▸ Problem to solve:
Please change every "camera" in the material below to "viewer" and leave everything else as it is.

Material from a spatial question set

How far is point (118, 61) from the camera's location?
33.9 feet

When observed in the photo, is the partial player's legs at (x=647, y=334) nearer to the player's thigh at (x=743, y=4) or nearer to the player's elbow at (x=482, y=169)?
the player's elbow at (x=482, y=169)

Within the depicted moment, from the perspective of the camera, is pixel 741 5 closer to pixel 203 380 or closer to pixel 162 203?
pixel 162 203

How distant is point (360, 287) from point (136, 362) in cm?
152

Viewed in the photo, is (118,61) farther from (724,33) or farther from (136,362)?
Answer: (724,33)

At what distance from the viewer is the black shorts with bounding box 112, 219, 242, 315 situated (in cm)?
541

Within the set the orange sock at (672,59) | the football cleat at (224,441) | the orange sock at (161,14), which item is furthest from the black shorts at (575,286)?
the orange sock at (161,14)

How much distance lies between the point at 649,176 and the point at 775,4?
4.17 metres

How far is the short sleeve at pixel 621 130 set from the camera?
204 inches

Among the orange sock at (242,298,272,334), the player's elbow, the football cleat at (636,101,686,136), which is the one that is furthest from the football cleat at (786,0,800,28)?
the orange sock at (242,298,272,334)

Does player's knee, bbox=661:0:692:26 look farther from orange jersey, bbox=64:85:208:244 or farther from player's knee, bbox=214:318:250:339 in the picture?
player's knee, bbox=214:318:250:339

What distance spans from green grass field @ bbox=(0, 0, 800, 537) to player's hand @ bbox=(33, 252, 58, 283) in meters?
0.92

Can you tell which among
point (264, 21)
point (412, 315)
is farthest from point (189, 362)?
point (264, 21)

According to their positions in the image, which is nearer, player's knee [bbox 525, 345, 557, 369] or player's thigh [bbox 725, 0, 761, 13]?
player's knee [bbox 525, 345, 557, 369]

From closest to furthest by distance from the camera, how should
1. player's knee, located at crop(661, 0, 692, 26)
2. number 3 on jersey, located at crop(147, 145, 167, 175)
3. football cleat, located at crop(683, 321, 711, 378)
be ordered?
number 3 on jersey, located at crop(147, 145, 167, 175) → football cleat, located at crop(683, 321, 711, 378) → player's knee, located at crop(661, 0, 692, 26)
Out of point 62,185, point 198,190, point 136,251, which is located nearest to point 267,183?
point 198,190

▸ Reply:
How far is point (118, 61) from the viewer's location?
33.9 feet

When observed in the photo, is the partial player's legs at (x=647, y=334) nearer to the player's thigh at (x=743, y=4) or nearer to the player's elbow at (x=482, y=169)?
the player's elbow at (x=482, y=169)

Within the depicted moment, from the perspective of the viewer, is pixel 741 5 closer to pixel 203 380 or closer to pixel 162 203?
pixel 162 203

How distant is point (360, 287) from point (136, 362) in cm?
152

Viewed in the photo, is (118,61) farther from (724,33) or farther from (136,362)?
Answer: (724,33)

At what distance from the viewer is the black shorts with bounding box 112, 219, 242, 315 situated (in cm)?
541

Within the set the orange sock at (672,59) | the football cleat at (224,441) | the orange sock at (161,14), which item is furthest from the black shorts at (575,286)?
the orange sock at (161,14)

How much distance lies between the point at 649,176 and the point at 775,4?
4.17 metres

How far is the short sleeve at pixel 621 130 set from the viewer?
204 inches

Among the orange sock at (242,298,272,334), the player's elbow, the football cleat at (636,101,686,136), which is the one that is furthest from the football cleat at (786,0,800,28)?
the orange sock at (242,298,272,334)

Does player's knee, bbox=661:0:692:26 look farther from orange jersey, bbox=64:85:208:244 or farther from player's knee, bbox=214:318:250:339 in the picture?
player's knee, bbox=214:318:250:339

What distance spans from green grass field @ bbox=(0, 0, 800, 537) to player's hand @ bbox=(33, 252, 58, 283) in meters?
0.92

Can you tell which among
point (264, 21)
point (412, 315)
is farthest from point (189, 362)?
point (264, 21)

According to their positions in the image, which is nearer, player's knee [bbox 525, 345, 557, 369] or player's thigh [bbox 725, 0, 761, 13]?
player's knee [bbox 525, 345, 557, 369]

From closest to furthest by distance from the viewer, how should
1. player's knee, located at crop(661, 0, 692, 26)
2. number 3 on jersey, located at crop(147, 145, 167, 175)
3. football cleat, located at crop(683, 321, 711, 378)
be ordered?
number 3 on jersey, located at crop(147, 145, 167, 175) → football cleat, located at crop(683, 321, 711, 378) → player's knee, located at crop(661, 0, 692, 26)
Out of point 62,185, point 198,190, point 136,251, which is located nearest to point 267,183?
point 198,190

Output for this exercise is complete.